A decisão da Suprema Corte abre a porta para a expulsão de mais de meio milhão de pessoas que já puderam entrar legalmente nos Estados Unidos depois de solicitarem a entrada nesse programa no exterior, ao qual Trump agora quer pôr fim como parte de uma série de medidas para limitar a chegada de migrantes.
A ordem, no entanto, inicialmente esbarrou em um bloqueio ordenado por um juiz federal em Massachusetts, que entendeu que a Administração não poderia adotar esse tipo de medida maciça sem uma evolução caso a caso. A secretária de Segurança Interna, Kristi Noem, entrou com uma petição na Suprema Corte, enquanto aguardava que o processo seguisse seu curso nos tribunais inferiores, informa a CNN.
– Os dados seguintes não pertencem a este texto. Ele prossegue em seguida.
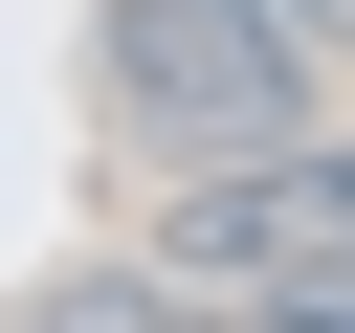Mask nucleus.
<instances>
[{
    "label": "nucleus",
    "mask_w": 355,
    "mask_h": 333,
    "mask_svg": "<svg viewBox=\"0 0 355 333\" xmlns=\"http://www.w3.org/2000/svg\"><path fill=\"white\" fill-rule=\"evenodd\" d=\"M288 22H311V44H333V67H355V0H288Z\"/></svg>",
    "instance_id": "20e7f679"
},
{
    "label": "nucleus",
    "mask_w": 355,
    "mask_h": 333,
    "mask_svg": "<svg viewBox=\"0 0 355 333\" xmlns=\"http://www.w3.org/2000/svg\"><path fill=\"white\" fill-rule=\"evenodd\" d=\"M311 89H333V44H311L288 0H111V111H133L178 178L288 155V133H311Z\"/></svg>",
    "instance_id": "f257e3e1"
},
{
    "label": "nucleus",
    "mask_w": 355,
    "mask_h": 333,
    "mask_svg": "<svg viewBox=\"0 0 355 333\" xmlns=\"http://www.w3.org/2000/svg\"><path fill=\"white\" fill-rule=\"evenodd\" d=\"M155 266L288 311V333H355V133H288V155H222L155 200Z\"/></svg>",
    "instance_id": "f03ea898"
},
{
    "label": "nucleus",
    "mask_w": 355,
    "mask_h": 333,
    "mask_svg": "<svg viewBox=\"0 0 355 333\" xmlns=\"http://www.w3.org/2000/svg\"><path fill=\"white\" fill-rule=\"evenodd\" d=\"M0 333H288V311H244V289H200V266H89V289H22Z\"/></svg>",
    "instance_id": "7ed1b4c3"
}]
</instances>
Essa é a segunda vitória judicial obtida por Trump em matéria de imigração no mês de maio, pois a Suprema Corte já havia permitido, em outra decisão anterior, a eliminação do status de proteção destinado especificamente aos migrantes da Venezuela. Desde seu retorno à Casa Branca, o magnata republicano tem defendido a limitação desse tipo de benefício e a aceleração das deportações.